Brown: Terrorism, Iran's nuclear hopes still threaten US
CHELMSFORD -- Senator Scott Brown said today that intelligence briefings he has received over the past seven months have driven home to him that terrorists remain determined to attack the United States, but he believes the greatest threat to global security would be an Iran with nuclear weapons.
Addressing about two dozen journalists at a conference here in between Boston events marking the ninth anniversary of 9/11, Brown said that briefings he has received as a member of the Armed Services and Homeland Security and Governmental Affairs committees since he took office have underscored that al-Qaeda affiliates and state-sponsored terrorists ``want to hurt us.''
``I wish I could kind of make it flowery,'' Brown said of the message he was delivering at the New England Associated Press News Executives Association. The unfortunate truth, he said, was that America's enemies ``have survived over the last nine years by adapting.''
``The goal remains global for them,'' he said. ``They work behind the scenes....They're recruiting American citizens now.''
The bungled attempts to detonate a bomb on a Northwest Airlines flight over Detroit on Christmas Day in 2009 and to set off a car bomb in New York's Times Square on May 1 are merely the terrorist plots Americans have heard about, he said.
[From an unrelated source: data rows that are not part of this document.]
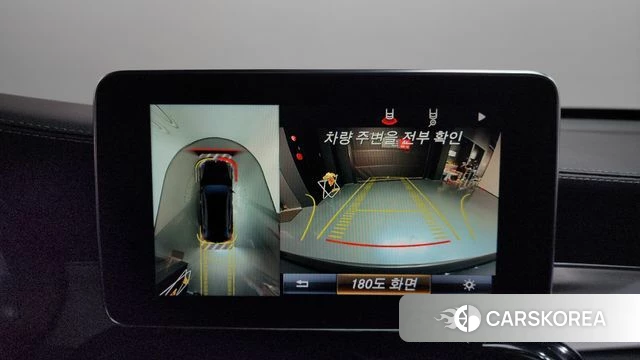 Mercedes-Benz GLC-Class X253 id 3834360 из Кореи 7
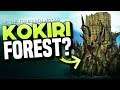 Forest Haven = Kokiri Forest? (Zelda Theory)
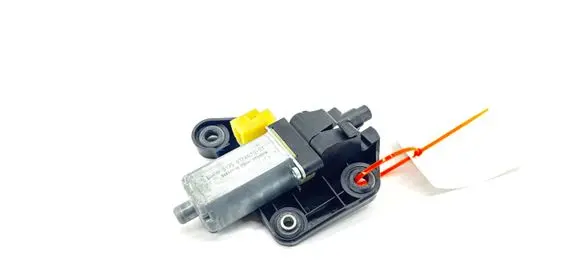 BMW 7 F01 F02 F03 F04 Curtain motor 9168840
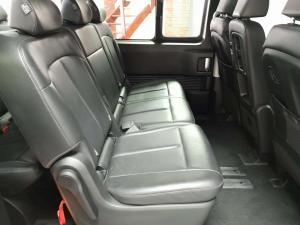 Hyundai Staria 2.2D Executive automatic - Image 12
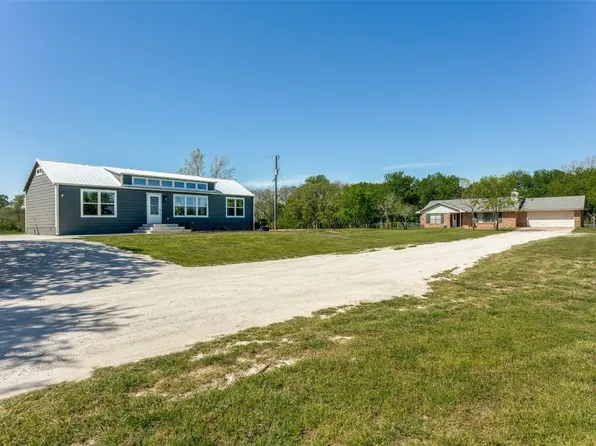 682 B7 Rd, Sanger, TX 76266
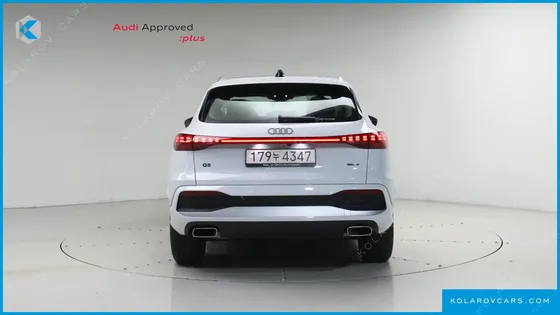 AUDI Q5 40 TFSI QUIATTRO ADVANCED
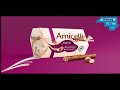Amicelli | TV Spot 2021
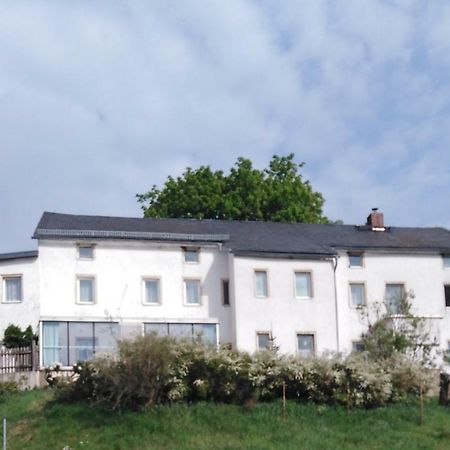 Landpension Haupt Sebnitz Exterior foto
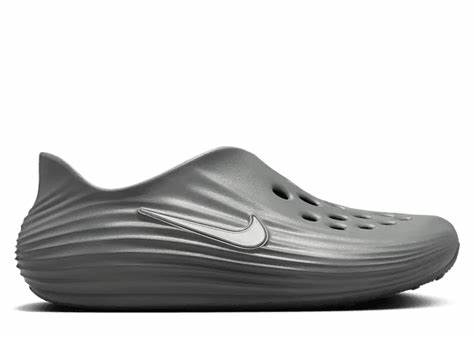 REACTX REJUVEN8 Men – Smoke Grey/Smoke Grey-smoke Grey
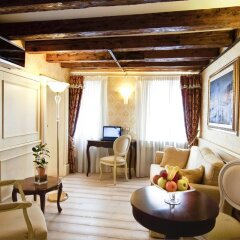 Hotel Bella Venezia комната для гостей фото 4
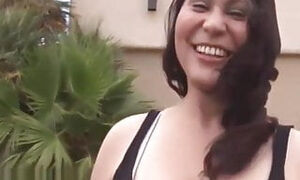 Overweight girl porn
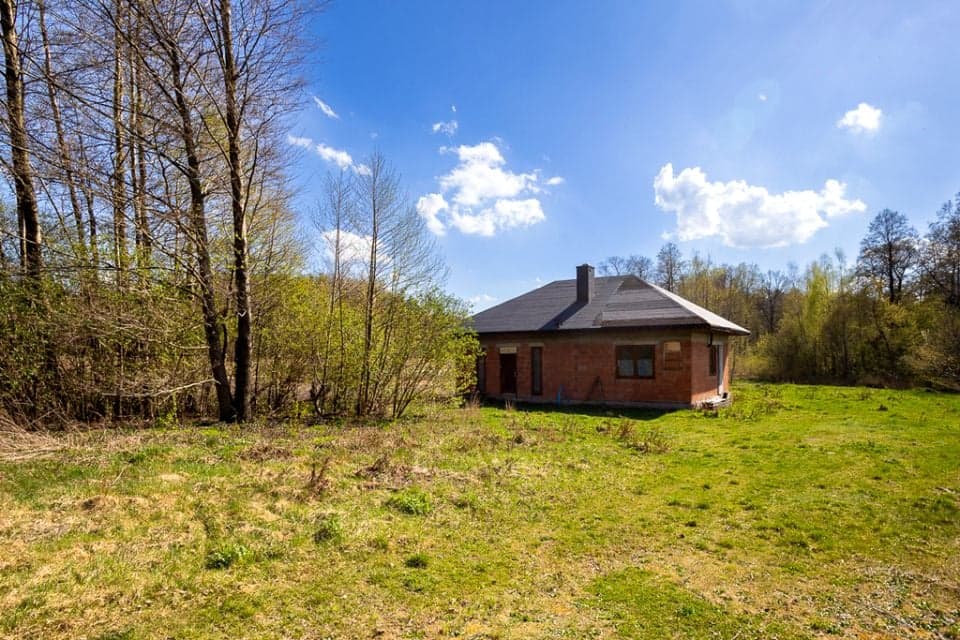 Sprzedam Dom Łódź - 106,24 m²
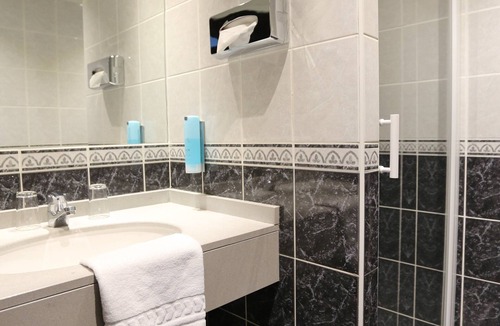 Figeac Hotel | Best Western Hotel Le Pont D'Or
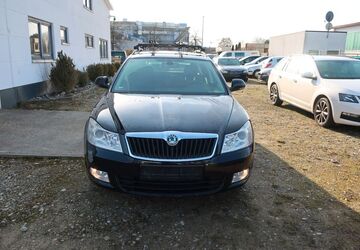 Skoda Octavia 221.572 km 1.900 &euro; Laupheim 88471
``There are others that have been foiled, that you would not hear of,'' Brown said at the Radisson Hotel & Suites, declining to elaborate.
Nonetheless, Brown, who recently returned from a 10-day congressional tour of Israel and Jordan, said he was convinced that the greatest threat to international security is Iran. He said it was obvious that Iran wants to build nuclear weapons, which he added would start a catastrophic nuclear arms race in the Middle East reminiscent of the rivalry between the US and Soviet Union during the Cold War.